Re: [HACKERS] help to identify the reason that extension's C functionreturns array get segmentation fault - Mailing list pgsql-hackers

From 钱新林
Subject Re: [HACKERS] help to identify the reason that extension's C functionreturns array get segmentation fault
Date
Msg-id CABzpzpfzme=n70E1TdyA=e74wk67MH=pjnbD+0JoHFX+q=TDnw@mail.gmail.com
Whole thread Raw
In response to Re: [HACKERS] help to identify the reason that extension's C function returns array get segmentation fault  (Tom Lane <tgl@sss.pgh.pa.us>)
List pgsql-hackers
Thanks for your clues. 

The system I have used to debug the code is x86 64bit based, Ubuntu 1404 and postgres 9.3.13, I have revised the code and it looks like as following:

Datum vquery(PG_FUNCTION_ARGS) {

int array_len = PG_GETARG_INT32(0);
int64 * node_ids;
ArrayType * retarr;
Datum * vals ;

SPI_connect();

//some code to retrieve data from various tables 
// node_ids are allocated and filled up

vals = SPI_palloc(array_len * sizeof(Datum));
memset (vals, 0, array_len * sizeof(Datum));

// fill the vals up
for (i = 0 ; i < array_len ; i++) 
      vals[i] = Int64GetDatum((node_ids[i]));

retarr = construct_array(vals, retcnt, INT8OID, sizeof(int64), true, 'd');

SPI_finish();

PG_RETURN_ARRAYTYPE_P(retarr);
}

It seems to solve the problem,  I have tested the code for a while and no more segmentation faults are reported. 

I have built Postgresql with --enable-debug and --enable-cassert, but use the binary with gdb and get no symbol file loaded. I will take further researches and use it to facilitate debug. Thanks.  

On Tue, Feb 28, 2017 at 12:54 PM, Tom Lane <tgl@sss.pgh.pa.us> wrote:
钱新林 <qianxinlin@gmail.com> writes:
> I have written an extension to manage openstreetmap data. There is a C
> function to perform spatial top k query on several  tables and return an
> array of int8 type as result. The code skeleton of this function is as
> follows:

There are a remarkable lot of bugs in this code fragment.  Many of them
would not bite you as long as you are running on 64-bit Intel hardware,
but that doesn't make them not bugs.

> Datum vquery(PG_FUNCTION_ARGS) {

> int array_len = PG_GETARG_INT32(0);
> long * node_ids;

> SPI_connect();

> //some code to retrieve data from various tables
> // node_ids are allocated and filled up

> ArrayType * retarr;
> Datum * vals ;

> vals = palloc0(array_len * sizeof(long));

Datum is not necessarily the same as "long".

> // fill the vals up
> for (i = 0 ; i < array_len ; i++)
>       vals[i] = Int64GetDatum((node_ids[i]));

int64 is not necessarily the same as "long", either.

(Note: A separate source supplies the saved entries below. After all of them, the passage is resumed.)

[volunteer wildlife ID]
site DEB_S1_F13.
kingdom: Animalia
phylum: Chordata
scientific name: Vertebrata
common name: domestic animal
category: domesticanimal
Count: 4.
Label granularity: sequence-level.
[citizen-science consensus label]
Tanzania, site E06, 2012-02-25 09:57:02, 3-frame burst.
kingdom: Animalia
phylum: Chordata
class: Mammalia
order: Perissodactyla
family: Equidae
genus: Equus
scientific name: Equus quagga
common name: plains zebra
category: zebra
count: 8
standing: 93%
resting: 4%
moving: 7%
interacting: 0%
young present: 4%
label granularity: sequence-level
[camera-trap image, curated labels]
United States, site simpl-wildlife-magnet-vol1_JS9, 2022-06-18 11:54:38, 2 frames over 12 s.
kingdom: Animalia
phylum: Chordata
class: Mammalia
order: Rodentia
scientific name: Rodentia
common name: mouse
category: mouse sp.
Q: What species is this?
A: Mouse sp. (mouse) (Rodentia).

> retarr = construct_array(vals, retcnt, INT8OID, sizeof(long), true, 'i');

Again, INT8 is not the same size as "long", and it's not necessarily
pass-by-val, and it's *certainly* not integer alignment.

> SPI_finish();

> PG_RETURN_ARRAYTYPE_P(retarr);

But I think what's really biting you, probably, is that construct_array()
made the array in CurrentMemoryContext which at that point was the SPI
execution context; which would be deleted by SPI_finish.  So you're
returning a dangling pointer.  You need to do something to either copy
the array value out to the caller's context, or build it there in the
first place.

BTW, this failure would be a lot less intermittent if you were testing
in a CLOBBER_FREED_MEMORY build.  I would go so far as to say you should
*never* develop or test C code for the Postgres backend without using
the --enable-cassert configure option for your build.  You're simply
tossing away a whole lot of debug support if you don't.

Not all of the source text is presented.